Spatial relationship records
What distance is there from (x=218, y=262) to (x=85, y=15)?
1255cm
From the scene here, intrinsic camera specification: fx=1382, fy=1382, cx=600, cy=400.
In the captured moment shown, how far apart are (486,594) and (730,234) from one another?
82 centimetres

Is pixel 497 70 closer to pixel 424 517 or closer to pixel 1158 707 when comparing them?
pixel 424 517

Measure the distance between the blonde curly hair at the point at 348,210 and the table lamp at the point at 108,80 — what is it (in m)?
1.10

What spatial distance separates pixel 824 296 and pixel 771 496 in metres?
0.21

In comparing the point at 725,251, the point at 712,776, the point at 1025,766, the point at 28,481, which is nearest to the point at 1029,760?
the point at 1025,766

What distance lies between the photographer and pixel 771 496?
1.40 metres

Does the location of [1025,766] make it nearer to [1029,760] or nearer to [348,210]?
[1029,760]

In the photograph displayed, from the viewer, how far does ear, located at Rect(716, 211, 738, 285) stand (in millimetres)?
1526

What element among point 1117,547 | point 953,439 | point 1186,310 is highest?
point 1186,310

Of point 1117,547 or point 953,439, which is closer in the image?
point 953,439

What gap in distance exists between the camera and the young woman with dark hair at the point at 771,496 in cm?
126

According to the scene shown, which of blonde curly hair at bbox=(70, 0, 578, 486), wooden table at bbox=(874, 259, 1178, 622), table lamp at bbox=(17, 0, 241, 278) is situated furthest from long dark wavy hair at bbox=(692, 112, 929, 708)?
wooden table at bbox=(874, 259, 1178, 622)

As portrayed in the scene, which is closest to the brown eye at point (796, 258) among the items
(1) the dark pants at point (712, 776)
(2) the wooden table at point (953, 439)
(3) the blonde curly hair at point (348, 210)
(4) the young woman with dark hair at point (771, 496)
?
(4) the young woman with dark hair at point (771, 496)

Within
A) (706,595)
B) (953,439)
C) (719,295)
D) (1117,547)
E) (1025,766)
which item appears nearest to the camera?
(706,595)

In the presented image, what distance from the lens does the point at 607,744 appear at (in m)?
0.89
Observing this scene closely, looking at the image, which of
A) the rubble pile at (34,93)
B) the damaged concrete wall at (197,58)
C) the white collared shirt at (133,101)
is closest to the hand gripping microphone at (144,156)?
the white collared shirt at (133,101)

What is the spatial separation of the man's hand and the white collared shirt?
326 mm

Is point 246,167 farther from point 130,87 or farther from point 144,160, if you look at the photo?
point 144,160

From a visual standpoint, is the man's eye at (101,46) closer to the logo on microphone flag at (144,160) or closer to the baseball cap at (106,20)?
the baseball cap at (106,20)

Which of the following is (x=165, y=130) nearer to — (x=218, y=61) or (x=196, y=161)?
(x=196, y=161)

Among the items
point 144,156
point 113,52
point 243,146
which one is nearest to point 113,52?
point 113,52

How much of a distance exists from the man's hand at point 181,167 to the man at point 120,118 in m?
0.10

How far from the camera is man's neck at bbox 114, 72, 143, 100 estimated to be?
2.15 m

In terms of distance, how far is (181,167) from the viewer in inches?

Written instruction. Format the lines from the one containing "From a visual" through the end of the records as a Markdown table with the columns "Row" and "Line", skipping blank lines.

Finished answer.
| Row | Line |
|---|---|
| 1 | From a visual standpoint, is the man's eye at (101,46) closer to the logo on microphone flag at (144,160) or closer to the baseball cap at (106,20)? |
| 2 | the baseball cap at (106,20) |
| 3 | Which of the following is (x=165, y=130) nearer to — (x=218, y=61) or (x=196, y=161)? |
| 4 | (x=196, y=161) |
| 5 | Among the items |
| 6 | point 144,156 |
| 7 | point 113,52 |
| 8 | point 243,146 |
| 9 | which one is nearest to point 113,52? |
| 10 | point 113,52 |
| 11 | How much of a distance exists from the man's hand at point 181,167 to the man at point 120,118 in m? |
| 12 | 0.10 |
| 13 | How far from the camera is man's neck at bbox 114, 72, 143, 100 estimated to be? |
| 14 | 2.15 m |
| 15 | In terms of distance, how far is (181,167) from the viewer in inches? |